**SELECTED TEXT**
..........
Best Fleece Washing Method ?

Results from our test washings

In July I blogged about my favourite ways of washing a fleece. Since then Alison Daykin and I meet to discuss fleece washing for our book. We discovered we had very different approaches and had come across many more – so to settle our arguments we decided to test a few. 

The two extremes were steaming on a stove top for hours with plenty of soap to cold soaking without washing.

We started with a full fleece of a merino cross – a few years old so maybe not the finest. We divided it into 7 x 200g piles and started testing. 

We spend a day and a half, shoving fleece in buckets, placing them carefully in net bags or laying locks meticulously in bundles and wrapping in material. We put them in cold water, hot water, very hot water, or brought them to a simmer on the stove top. We completed careful rinses, simmered rinses and bunged in the washing machine rinses.  

 We were amazed by the results.

Our current favourite method we have named the Yorkshire method as it is one suggested by my Yorkshire friends. I was sceptical as it seemed to defy so much of what you read. It was definitely the best balance between effort and outcome.

Thanks so much to Liz Smedley and Beryl Thompson

So here it is 

The Yorkshire Fleece washing instructions 

as per Liz and Beryl

  1. Fill a bucket with tap hot water, hotter than your hand can bear
  2. Add a large slug of WUL or soap flakes
  3. Place fleece tips down in layers
  4. Leave for 45m minutes (yes 45mins)
..........
**EXERCISE DATA**
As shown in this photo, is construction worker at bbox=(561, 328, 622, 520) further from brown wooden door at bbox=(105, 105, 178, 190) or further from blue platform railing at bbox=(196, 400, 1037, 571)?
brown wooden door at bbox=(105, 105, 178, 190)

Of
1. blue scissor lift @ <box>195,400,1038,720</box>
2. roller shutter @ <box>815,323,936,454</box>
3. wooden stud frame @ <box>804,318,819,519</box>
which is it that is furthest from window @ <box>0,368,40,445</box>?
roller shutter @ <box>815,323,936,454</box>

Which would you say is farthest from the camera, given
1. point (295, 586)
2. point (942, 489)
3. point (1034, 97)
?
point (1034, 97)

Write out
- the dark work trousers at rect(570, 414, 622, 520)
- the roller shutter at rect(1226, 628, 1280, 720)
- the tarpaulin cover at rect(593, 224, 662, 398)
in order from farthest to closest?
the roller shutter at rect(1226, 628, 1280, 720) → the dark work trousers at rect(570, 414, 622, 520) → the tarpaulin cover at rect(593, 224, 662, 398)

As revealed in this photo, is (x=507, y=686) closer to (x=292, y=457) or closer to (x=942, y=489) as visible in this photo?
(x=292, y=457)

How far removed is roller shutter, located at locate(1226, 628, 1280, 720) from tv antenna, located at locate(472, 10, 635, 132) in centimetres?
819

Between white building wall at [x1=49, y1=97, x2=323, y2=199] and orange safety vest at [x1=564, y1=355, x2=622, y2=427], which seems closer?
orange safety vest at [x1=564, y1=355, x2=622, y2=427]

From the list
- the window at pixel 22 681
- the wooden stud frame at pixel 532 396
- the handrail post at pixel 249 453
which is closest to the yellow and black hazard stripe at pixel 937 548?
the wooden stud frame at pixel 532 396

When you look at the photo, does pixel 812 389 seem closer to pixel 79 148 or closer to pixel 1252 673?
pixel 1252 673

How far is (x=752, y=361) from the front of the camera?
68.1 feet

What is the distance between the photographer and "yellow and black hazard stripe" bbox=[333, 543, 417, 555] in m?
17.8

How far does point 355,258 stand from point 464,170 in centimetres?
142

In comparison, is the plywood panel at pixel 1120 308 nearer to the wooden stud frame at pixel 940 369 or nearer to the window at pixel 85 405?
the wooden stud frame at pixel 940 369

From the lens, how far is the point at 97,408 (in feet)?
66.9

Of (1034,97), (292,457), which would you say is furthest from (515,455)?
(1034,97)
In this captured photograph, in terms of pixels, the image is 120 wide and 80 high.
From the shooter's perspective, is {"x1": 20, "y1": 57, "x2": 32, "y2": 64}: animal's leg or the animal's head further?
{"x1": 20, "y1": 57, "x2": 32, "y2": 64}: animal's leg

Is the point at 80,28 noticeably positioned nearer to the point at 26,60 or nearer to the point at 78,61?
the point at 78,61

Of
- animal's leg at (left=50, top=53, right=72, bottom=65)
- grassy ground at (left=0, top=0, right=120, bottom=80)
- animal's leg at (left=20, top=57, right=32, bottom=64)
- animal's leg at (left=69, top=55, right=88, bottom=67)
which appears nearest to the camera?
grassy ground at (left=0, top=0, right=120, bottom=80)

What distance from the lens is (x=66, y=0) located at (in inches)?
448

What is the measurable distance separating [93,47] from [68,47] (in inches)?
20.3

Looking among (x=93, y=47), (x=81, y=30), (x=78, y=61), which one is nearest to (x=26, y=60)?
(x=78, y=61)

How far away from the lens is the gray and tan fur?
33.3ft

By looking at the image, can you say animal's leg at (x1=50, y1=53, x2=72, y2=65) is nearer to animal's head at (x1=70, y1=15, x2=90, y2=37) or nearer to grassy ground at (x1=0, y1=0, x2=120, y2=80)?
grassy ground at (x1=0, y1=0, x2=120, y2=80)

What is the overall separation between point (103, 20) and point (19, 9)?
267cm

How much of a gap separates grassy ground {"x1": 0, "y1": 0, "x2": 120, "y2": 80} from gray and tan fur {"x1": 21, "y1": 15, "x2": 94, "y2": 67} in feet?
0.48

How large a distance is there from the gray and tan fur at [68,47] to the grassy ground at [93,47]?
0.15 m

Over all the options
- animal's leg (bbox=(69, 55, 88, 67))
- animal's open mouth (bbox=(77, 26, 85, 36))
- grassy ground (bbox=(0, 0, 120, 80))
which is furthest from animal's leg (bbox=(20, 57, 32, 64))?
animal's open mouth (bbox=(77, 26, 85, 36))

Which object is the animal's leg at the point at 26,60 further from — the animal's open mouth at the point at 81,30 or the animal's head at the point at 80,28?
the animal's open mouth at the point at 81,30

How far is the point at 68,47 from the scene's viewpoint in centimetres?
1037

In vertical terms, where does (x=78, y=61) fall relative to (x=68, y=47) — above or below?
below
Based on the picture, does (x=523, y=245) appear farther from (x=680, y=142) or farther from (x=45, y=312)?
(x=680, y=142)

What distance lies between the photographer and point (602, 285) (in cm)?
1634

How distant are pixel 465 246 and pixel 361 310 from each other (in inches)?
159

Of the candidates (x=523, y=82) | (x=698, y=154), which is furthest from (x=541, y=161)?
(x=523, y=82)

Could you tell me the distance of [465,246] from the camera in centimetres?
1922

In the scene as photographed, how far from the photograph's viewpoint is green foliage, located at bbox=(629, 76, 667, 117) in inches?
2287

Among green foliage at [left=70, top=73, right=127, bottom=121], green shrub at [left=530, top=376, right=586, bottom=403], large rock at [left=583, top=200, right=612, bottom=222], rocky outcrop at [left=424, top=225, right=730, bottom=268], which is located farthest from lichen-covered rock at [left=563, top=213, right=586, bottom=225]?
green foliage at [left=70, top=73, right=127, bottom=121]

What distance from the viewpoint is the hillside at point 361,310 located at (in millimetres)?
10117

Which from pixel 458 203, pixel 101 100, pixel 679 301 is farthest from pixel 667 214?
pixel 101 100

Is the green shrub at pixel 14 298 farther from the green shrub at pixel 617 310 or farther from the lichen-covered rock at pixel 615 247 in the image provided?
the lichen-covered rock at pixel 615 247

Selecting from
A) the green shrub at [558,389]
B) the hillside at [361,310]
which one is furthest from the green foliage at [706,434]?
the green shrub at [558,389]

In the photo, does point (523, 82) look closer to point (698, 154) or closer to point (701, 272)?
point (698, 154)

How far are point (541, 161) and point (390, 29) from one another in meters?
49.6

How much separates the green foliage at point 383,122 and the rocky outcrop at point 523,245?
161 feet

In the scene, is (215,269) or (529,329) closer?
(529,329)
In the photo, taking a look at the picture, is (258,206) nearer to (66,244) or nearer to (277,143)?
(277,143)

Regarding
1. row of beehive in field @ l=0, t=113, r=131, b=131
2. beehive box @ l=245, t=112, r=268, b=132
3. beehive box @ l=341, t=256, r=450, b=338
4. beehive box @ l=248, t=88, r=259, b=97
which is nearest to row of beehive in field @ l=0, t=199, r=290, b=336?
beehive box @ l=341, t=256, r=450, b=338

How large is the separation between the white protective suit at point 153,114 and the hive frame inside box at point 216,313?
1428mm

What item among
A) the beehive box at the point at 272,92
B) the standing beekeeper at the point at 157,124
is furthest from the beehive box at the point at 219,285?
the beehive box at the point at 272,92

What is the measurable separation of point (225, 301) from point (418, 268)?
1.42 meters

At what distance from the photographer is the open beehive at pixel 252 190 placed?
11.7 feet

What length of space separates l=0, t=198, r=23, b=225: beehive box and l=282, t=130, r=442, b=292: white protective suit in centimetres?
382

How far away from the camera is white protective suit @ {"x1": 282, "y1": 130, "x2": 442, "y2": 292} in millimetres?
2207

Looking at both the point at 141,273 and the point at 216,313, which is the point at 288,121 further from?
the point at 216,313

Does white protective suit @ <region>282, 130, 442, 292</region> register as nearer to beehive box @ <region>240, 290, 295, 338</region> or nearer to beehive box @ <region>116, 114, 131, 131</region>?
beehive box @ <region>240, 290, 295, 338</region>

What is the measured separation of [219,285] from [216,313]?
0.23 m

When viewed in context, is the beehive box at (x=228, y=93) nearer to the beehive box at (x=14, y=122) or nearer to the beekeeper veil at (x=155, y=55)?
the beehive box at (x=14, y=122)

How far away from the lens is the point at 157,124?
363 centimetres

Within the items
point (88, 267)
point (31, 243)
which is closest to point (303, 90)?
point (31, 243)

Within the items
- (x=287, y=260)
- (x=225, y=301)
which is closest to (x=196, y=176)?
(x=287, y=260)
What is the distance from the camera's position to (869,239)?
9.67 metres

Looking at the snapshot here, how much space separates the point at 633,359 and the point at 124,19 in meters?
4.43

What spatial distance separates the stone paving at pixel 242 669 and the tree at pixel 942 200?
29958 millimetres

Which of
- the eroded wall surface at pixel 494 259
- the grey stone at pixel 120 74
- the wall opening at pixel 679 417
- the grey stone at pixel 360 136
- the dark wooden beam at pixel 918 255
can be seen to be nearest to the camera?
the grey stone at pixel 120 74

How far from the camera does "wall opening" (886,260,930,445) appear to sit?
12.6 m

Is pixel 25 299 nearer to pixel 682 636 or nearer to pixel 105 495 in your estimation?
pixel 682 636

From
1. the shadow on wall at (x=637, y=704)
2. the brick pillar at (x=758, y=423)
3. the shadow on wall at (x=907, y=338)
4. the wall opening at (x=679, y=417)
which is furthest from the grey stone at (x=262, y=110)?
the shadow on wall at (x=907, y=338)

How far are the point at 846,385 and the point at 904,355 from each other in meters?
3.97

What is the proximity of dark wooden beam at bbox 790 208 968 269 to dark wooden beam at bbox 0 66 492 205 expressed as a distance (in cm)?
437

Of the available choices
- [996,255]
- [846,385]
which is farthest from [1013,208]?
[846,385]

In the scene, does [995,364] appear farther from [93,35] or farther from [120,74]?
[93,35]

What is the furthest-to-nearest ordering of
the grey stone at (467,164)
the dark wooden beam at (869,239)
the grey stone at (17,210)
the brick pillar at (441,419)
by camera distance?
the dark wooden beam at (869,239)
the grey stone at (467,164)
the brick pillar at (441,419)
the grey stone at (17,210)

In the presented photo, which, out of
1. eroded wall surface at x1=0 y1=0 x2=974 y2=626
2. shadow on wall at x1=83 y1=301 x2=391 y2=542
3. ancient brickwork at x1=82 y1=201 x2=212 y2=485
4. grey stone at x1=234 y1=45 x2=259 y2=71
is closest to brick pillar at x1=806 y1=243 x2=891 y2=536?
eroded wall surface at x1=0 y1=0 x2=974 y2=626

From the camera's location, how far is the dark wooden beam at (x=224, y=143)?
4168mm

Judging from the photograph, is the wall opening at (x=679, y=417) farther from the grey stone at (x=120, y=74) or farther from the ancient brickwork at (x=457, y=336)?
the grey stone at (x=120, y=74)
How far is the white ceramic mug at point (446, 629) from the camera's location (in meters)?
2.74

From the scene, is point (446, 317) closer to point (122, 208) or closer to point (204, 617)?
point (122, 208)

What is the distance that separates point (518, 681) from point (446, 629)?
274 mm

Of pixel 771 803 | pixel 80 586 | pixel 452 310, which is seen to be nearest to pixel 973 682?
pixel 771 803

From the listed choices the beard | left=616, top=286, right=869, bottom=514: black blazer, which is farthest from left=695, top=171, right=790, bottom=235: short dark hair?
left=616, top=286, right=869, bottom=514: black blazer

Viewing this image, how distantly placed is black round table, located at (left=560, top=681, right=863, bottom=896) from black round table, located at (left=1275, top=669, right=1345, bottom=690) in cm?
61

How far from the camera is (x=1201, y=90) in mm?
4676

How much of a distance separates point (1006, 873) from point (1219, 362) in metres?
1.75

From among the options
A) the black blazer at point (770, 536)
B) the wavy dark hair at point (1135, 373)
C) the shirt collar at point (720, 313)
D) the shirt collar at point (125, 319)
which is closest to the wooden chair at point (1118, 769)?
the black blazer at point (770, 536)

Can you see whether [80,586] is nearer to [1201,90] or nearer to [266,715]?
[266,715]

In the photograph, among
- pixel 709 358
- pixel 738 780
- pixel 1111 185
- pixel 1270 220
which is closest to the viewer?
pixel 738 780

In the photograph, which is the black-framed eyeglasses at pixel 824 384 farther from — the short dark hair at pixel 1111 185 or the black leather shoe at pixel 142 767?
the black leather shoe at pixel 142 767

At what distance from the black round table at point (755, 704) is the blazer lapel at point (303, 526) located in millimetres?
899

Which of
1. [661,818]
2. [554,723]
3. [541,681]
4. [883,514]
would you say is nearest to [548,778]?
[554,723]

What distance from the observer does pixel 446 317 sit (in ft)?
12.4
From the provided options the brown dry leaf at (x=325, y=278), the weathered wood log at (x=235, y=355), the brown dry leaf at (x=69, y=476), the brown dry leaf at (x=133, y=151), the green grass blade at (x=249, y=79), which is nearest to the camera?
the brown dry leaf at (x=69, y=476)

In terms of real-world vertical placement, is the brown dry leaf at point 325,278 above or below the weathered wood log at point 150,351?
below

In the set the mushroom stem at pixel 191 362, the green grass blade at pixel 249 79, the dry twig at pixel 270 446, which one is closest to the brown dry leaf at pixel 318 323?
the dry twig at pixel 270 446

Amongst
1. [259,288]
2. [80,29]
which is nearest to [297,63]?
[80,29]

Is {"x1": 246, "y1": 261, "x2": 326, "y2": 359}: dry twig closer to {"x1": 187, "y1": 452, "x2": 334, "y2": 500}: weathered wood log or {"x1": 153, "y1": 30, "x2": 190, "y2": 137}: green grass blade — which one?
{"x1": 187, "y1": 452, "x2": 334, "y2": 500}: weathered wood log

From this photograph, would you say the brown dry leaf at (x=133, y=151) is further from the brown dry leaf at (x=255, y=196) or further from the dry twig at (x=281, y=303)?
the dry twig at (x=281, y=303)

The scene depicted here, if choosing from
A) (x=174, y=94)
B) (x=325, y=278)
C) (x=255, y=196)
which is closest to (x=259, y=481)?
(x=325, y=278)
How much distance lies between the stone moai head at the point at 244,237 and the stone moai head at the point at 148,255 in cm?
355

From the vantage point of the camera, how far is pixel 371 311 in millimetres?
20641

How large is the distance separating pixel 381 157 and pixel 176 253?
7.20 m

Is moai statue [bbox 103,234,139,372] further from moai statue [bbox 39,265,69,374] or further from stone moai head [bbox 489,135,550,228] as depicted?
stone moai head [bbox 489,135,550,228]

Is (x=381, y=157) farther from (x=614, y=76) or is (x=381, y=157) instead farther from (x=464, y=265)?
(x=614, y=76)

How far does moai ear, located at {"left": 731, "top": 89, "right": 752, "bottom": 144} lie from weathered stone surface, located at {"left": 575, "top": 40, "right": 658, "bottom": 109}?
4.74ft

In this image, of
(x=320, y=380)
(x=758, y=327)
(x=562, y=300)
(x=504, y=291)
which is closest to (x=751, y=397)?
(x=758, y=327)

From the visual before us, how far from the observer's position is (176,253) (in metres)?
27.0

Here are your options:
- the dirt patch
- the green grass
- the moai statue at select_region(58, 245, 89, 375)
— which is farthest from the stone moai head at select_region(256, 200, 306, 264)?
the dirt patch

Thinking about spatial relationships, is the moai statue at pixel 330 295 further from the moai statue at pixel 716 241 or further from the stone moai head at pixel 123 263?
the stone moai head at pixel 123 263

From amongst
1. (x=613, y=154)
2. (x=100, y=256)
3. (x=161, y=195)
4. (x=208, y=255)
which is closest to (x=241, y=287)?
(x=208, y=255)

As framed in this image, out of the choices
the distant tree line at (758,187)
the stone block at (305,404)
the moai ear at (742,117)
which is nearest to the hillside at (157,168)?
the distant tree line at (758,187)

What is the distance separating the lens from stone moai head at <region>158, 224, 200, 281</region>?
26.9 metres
..........
**PROBLEMS TO SOLVE**
a) In the fleece-washing post, how was the merino cross fleece divided for testing?
b) Carry on the fleece-washing post with the next part, starting after step 4 of the Yorkshire instructions.
You won't need the records for this.

**TASK-BY-TASK ANSWERS**
a) It was divided into seven piles of 200g each.

b)
  5. Carefully lift fleece out and place in a net bag. To my surprise it was still too hot to touch  without gloves
  6. Squeeze the water out 
  7. Leave until cold – MUST be COLD – if still warm increased felting
  8. Place in washing machine on cold rinse and spin cycle (remember to adjust the spin to its LOWEST setting) 
  9. Take out of machine and net bag – lay out to dry – we used a layered herb dryer.

NOTE caveats

  1. IF in doubt – use a gentler method and more washes
  2. Finer fleeces and more greasy fleeces do not respond so well – update 25/1/2020 – a fine fleece may well felt if rinsed in the washing machine (Ask how I know this?), a high lanolin fleece will still have large amount of lanolin but the wash phase can be repeated.
  3. If a clean fleece with lanolin is left for a few months it will become ‘crispy’ and need another wash – we do not know yet if this happens in this wash method.We used washing up liquid for them all – if anyone fancies undertaking comparisons using different soaps or fleece scourers please let us know
  4. Water quality may make a difference – we didn’t test

We are hoping to publish more detail in future. If you have undertaken any testing of washing methods we would be really interested to hear about them.

3 thoughts on “Best Fleece Washing Method ?”

  1. That’s interesting. I would also be curious what other methods you used. We are trying to work out the best method of cleaning alpaca fleeces or spun wool

    Like

    1. Hi Joanna, thanks for your interest.
      We also tested
      1) Yarn Harlots method http://www.yarnharlot.ca/2007/08/this_is_the_way/
      2) Overnight cold rinse, warm wash, cold rinse,
      3) New Zealand method 3 hot washes at 75, 70 and 65 degree C- then 3 hot rinses >55C
      4) Various mixtures of these
      Hoping to write an article for the WSD journal detailing full test results.
      we were surprised with the result.
      As far as alpaca is concerned I washed some recently – one half I rinsed by hand the other half I put in the machine for a cold rinse and spin. Despite my concerns it didn’t seem to felt in the machine rinse. But it was just 200g.
      alpaca doesn’t need the heat that wool does but seems to need more rinsing

      Like

  2. A note about washing up liquid: modern liquids have an enzyme that “eats” fats so can eventually break fleece if not rinsed thoroughly. I now use cheap greasy hair shampoo. I’d never use it on my hair despite it being greasy, but it works for fleece.